━━━ AVAILABLE RECORDS ━━━

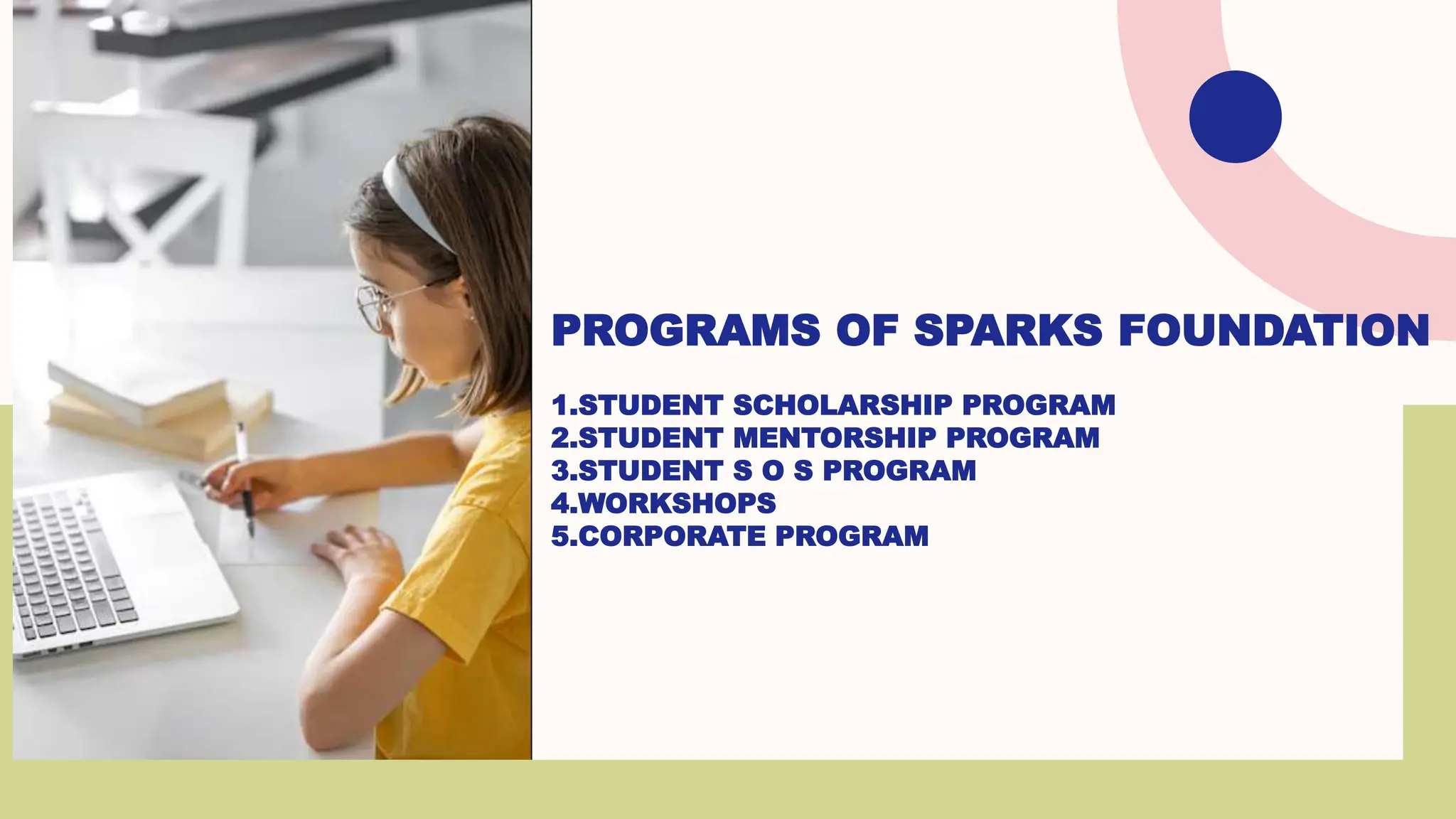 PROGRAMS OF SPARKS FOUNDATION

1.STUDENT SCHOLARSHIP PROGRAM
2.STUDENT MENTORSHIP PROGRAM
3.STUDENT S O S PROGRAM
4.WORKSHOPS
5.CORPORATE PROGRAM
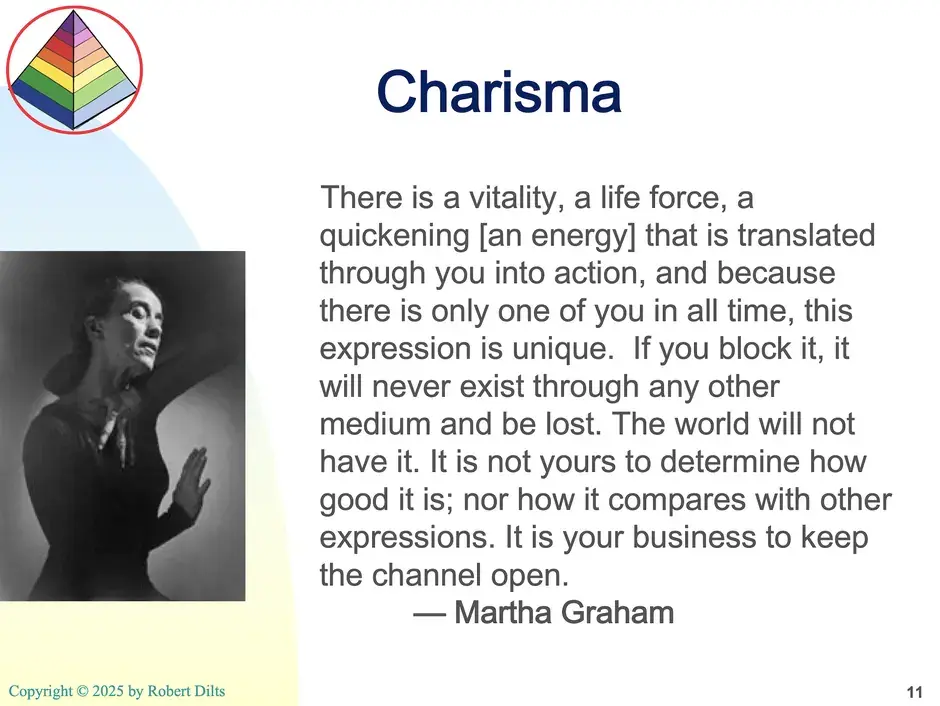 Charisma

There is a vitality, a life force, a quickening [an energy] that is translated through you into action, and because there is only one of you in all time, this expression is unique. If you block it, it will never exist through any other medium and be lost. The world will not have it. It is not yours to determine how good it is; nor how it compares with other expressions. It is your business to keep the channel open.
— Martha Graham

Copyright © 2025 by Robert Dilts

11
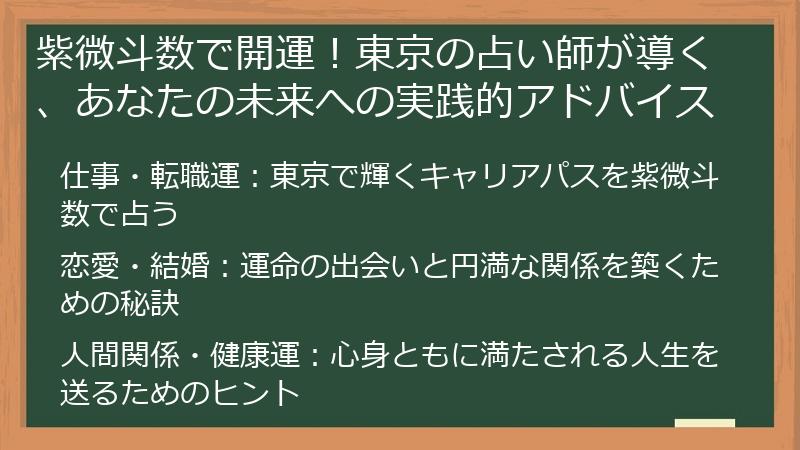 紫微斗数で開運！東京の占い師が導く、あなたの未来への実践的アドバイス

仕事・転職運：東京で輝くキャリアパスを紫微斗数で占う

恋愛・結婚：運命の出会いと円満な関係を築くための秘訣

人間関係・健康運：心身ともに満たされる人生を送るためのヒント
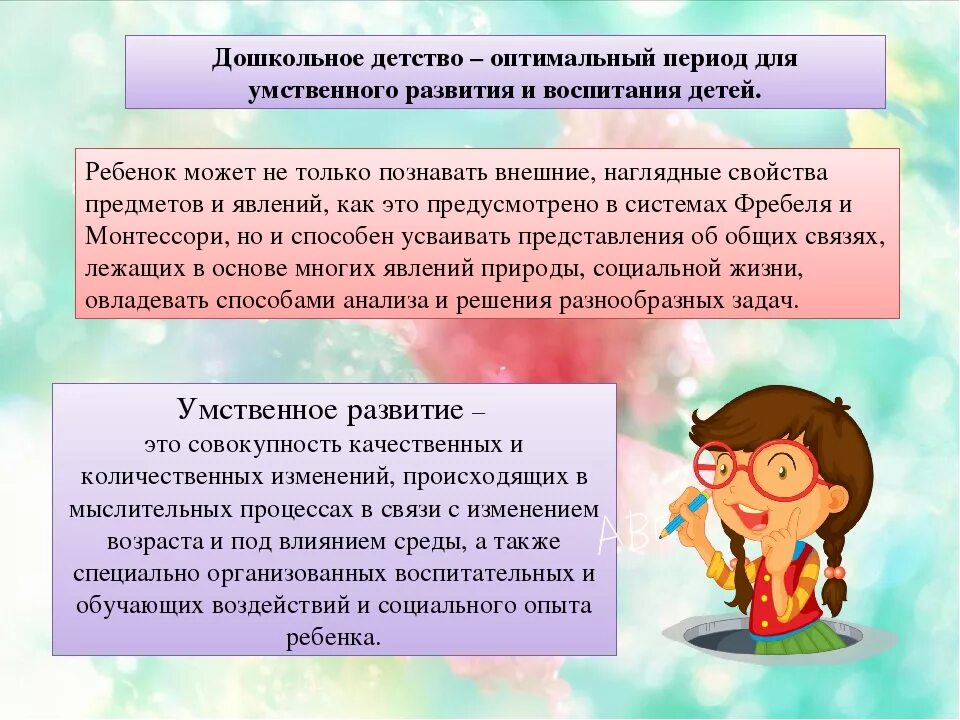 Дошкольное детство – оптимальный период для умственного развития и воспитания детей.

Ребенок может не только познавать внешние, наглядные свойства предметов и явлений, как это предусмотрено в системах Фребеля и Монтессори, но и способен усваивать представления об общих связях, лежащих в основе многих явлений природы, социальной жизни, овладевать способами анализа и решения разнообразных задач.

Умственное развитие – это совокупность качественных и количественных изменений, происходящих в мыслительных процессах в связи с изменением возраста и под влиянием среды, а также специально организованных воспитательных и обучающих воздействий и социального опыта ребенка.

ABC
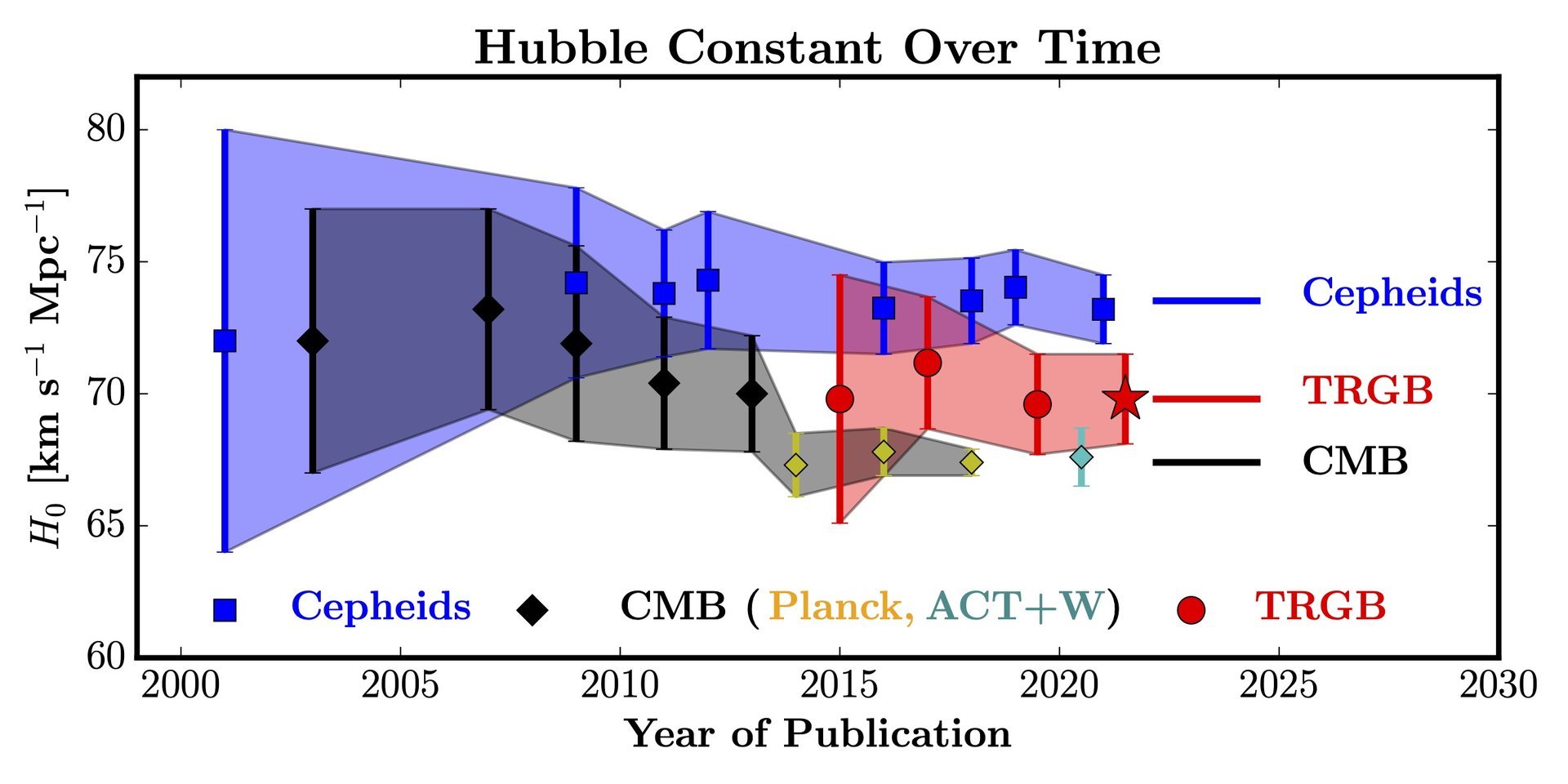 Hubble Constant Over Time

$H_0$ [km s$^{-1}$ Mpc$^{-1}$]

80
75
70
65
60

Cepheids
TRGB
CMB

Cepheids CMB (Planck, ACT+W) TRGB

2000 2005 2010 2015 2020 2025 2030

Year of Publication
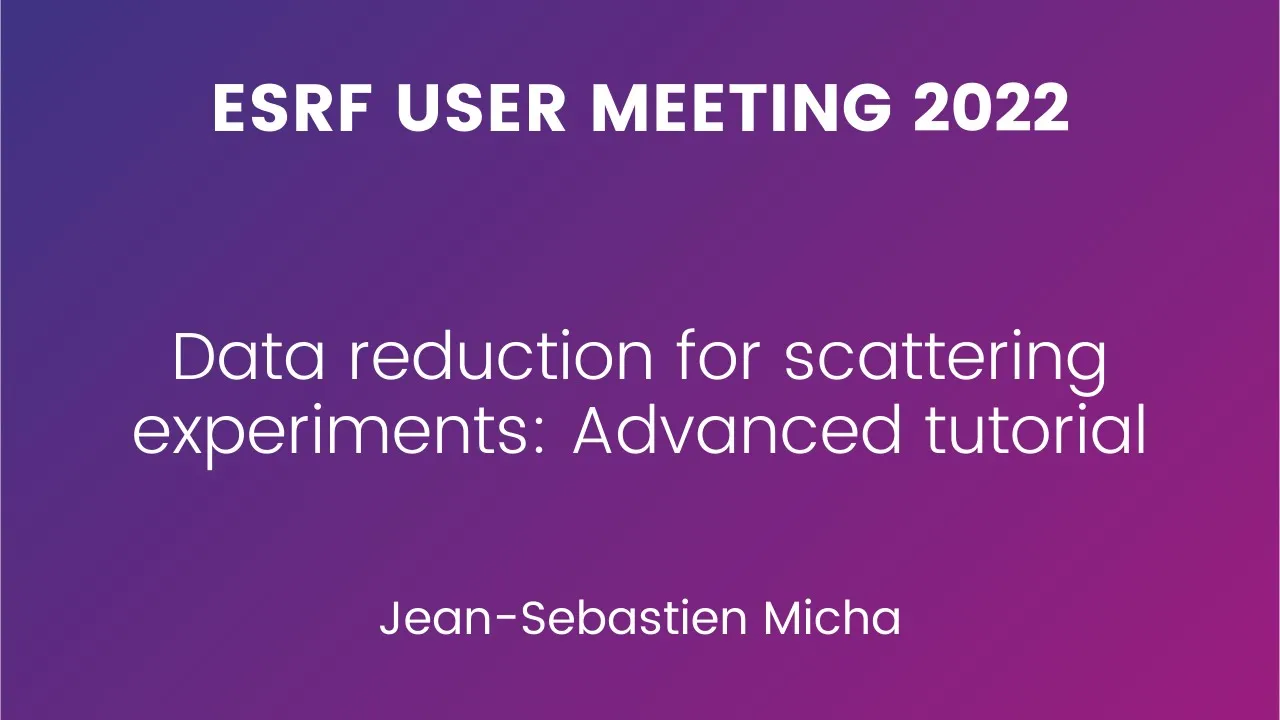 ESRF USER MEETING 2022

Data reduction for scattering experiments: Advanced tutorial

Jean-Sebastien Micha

━━━

EXERCISE DESCRIPTION => Copy out each line of the listing where the string "Cepheids" appears.

TASK OUTPUT =>
Cepheids
Cepheids CMB (Planck, ACT+W) TRGB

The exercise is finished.